Company type | Co-partnership, corporation |
---|---|
Industry | Glass manufacturing |
Predecessor | Plunkett and Miller |
Founded | 1845 |
Founder | James B. Barnes, John L. Hobbs |
Defunct | 1891 |
Fate | Sold |
Successor | United States Glass Company, Factory H |
Headquarters | |
Key people | John H. Hobbs, Charles W. Brockunier, William Leighton Sr. |
Products | Flint and fancy-colored glassware |
Revenue | $325,000 (1873) |
Number of employees | 350 (1877) |
J. H. Hobbs, Brockunier and Company was one of the largest and best-known manufacturers of glass in the United States during the 19th century. Its products were distributed worldwide. The company is responsible for one of the greatest innovations in American glassmaking—an improved formula for lime glass that enabled American glass manufacturers to produce high-quality glass at a lower cost. The firm also developed talented glassmakers that started glass factories in Ohio and Indiana.
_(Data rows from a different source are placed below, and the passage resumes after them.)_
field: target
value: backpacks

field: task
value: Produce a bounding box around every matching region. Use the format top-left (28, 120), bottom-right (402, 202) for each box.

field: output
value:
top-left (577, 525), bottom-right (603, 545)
The firm was first organized as Barnes, Hobbs and Company in 1845 by James B. Barnes and John L. Hobbs. Both men held supervisory positions at the New England Glass Company in Massachusetts before starting their business venture. They came to a small community near the south side of Wheeling, Virginia, to begin their new glassmaking partnership. The company's glass factory was known as the South Wheeling Glass Works. The firm was reorganized multiple times during the 50 years following 1845, but members of the Hobbs family were always part of the ownership. During its peak notoriety, the company was named J. H. Hobbs, Brockunier and Company. This version of the firm was organized in 1863 as a co-partnership between John L. Hobbs, son John H. Hobbs, and Charles W. Brockunier. Its products were mostly pressed and blown tableware.
In 1891, the Hobbs Glass Company joined the United States Glass Company trust. The trust controlled over a dozen glass plants. In 1893, the trust closed the Hobbs Wheeling Glass Works. It remained closed until 1902 when the property was sold to Harry Northwood—a former employee of J. H. Hobbs, Brockunier and Company. Northwood's new glass factory, named H. Northwood and Company, employed 300 people and was a successful producer of tableware until 1925.